Patients with this condition are supervised by resuscitators together with specialized specialists (endocrinologist). On examination, attention is paid to hyperreflexia, muscle tone, clarity of consciousness. It is important to determine the type of hypernatremia, since the course of different types of pathology is different. They focus on such symptoms as signs of dehydration (dry skin and mucous membranes, reduced turgor) or peripheral edema and pressure indicators.

Until laboratory results are obtained, differentiation of hypernatremia is carried out primarily with hyponatremia due to very similar clinical symptoms. To confirm the diagnosis and establish the cause of the condition, the following methods are used:

  • Laboratory research. Serum sodium concentration and osmolarity are measured. In a biochemical blood test, the level of glucose, urea, creatinine and hepatic transaminases (ALT, AST) is assessed. If primary hyperaldosteronism is suspected, the renin-aldosterone ratio is examined. They study the specific gravity, osmolarity of urine, the content of sodium, protein and glucose in it.
  • Instrumental research. Invaluable assistance in clarifying the type of hypernatremia is provided by determining the volume of the vascular bed by measuring the central venous pressure in the subclavian veins. To diagnose diseases that could cause the pathology, CT of the abdominal cavity, echocardiography are performed.

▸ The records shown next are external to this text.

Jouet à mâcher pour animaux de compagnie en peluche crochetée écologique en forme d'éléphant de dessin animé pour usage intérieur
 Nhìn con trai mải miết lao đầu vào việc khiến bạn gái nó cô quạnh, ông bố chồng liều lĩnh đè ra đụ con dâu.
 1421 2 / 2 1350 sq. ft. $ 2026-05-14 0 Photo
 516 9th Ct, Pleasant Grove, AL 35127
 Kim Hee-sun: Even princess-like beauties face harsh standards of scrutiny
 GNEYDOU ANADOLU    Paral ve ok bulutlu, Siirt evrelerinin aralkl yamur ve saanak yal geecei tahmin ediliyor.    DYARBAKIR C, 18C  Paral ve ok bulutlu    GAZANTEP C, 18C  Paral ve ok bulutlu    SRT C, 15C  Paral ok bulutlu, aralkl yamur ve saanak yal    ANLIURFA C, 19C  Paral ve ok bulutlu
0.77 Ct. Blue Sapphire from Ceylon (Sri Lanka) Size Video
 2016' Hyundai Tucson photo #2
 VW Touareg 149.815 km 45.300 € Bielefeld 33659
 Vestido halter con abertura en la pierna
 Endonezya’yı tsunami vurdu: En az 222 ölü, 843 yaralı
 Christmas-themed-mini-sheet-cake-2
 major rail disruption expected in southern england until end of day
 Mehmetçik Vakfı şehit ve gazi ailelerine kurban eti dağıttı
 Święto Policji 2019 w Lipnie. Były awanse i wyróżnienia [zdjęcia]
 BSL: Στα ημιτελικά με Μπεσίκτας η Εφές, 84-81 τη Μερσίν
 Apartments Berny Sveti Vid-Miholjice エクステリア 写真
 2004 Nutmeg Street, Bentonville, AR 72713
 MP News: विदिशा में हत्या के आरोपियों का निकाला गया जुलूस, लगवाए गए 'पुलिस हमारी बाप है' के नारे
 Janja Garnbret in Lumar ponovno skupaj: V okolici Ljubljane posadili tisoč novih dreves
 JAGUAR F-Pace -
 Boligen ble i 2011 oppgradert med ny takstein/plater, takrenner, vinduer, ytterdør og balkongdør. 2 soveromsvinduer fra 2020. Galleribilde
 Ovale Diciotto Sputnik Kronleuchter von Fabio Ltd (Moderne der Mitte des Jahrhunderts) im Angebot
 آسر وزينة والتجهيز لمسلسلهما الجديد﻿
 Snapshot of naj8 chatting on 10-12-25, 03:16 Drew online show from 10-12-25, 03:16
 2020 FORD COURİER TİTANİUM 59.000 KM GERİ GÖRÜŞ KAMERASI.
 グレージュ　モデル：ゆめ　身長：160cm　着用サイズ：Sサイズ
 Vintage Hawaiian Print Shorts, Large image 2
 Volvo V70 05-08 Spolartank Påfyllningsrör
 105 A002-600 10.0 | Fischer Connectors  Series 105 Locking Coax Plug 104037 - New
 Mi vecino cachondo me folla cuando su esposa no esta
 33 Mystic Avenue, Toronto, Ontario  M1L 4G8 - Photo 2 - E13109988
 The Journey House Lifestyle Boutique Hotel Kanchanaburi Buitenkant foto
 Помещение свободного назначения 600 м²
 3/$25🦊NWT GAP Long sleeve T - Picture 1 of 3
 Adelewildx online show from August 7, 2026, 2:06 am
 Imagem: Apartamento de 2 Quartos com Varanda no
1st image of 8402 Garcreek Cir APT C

Treatment of hypernatremia

All patients with an acute condition are transferred to the intensive care unit. Patients with a chronic form of hypernatremia can be treated in a general ward. The main condition for successful therapy is constant monitoring of water balance (taking into account the amount of fluid injected and excreted) and the concentration of blood electrolytes. Treatment includes the following main areas:

  • Replenishment of fluid deficiency. In the hypovolemic form of hypernatremia, it is necessary to restore the proper level of free water in the body. Conscious patients are given oral hydration. With vomiting, mental disorders, coma, intravenous administration of a hypotonic NaCl solution (0.5%) is used, which also reduces the concentration of sodium in the blood.
  • Active decrease in plasma Na content . Loop diuretics (furosemide) are indicated for enhanced sodium excretion. Additionally, a 5% solution of dextrose or glucose with insulin is used. The sodium level is reduced gradually (in the acute form - no more than 1 mmol / hour, in the chronic form - no more than 8 mmol / day), since a high rate of correction is associated with the risk of cerebral edema.
  • Treatment of the underlying disease. Particular attention is paid to hypernatremia, which developed against the background of diabetes insipidus (central, nephrogenic or drug-induced), since with a deficiency of antidiuretic hormone without replacement therapy, treatment will be ineffective. Synthetic analogs of ADH (desmopressin) are recommended.

Forecast and prevention

Hypernatremia is a severe electrolyte disorder with a poor prognosis. Death occurs in 50% of cases in the acute form and in 10-15% in the chronic form. In children, the death rate is much higher - about 65-70%. Approximately 2/3 of surviving patients have residual effects in the form of a neurological deficit to some extent.

Prevention consists in the competent treatment of diseases against which hypernatremia can develop (diabetes, diabetes insipidus, aldosteroma). The occurrence of this disorder in patients receiving hypotonic solutions or osmotic diuretics can be prevented by regular monitoring of sodium levels.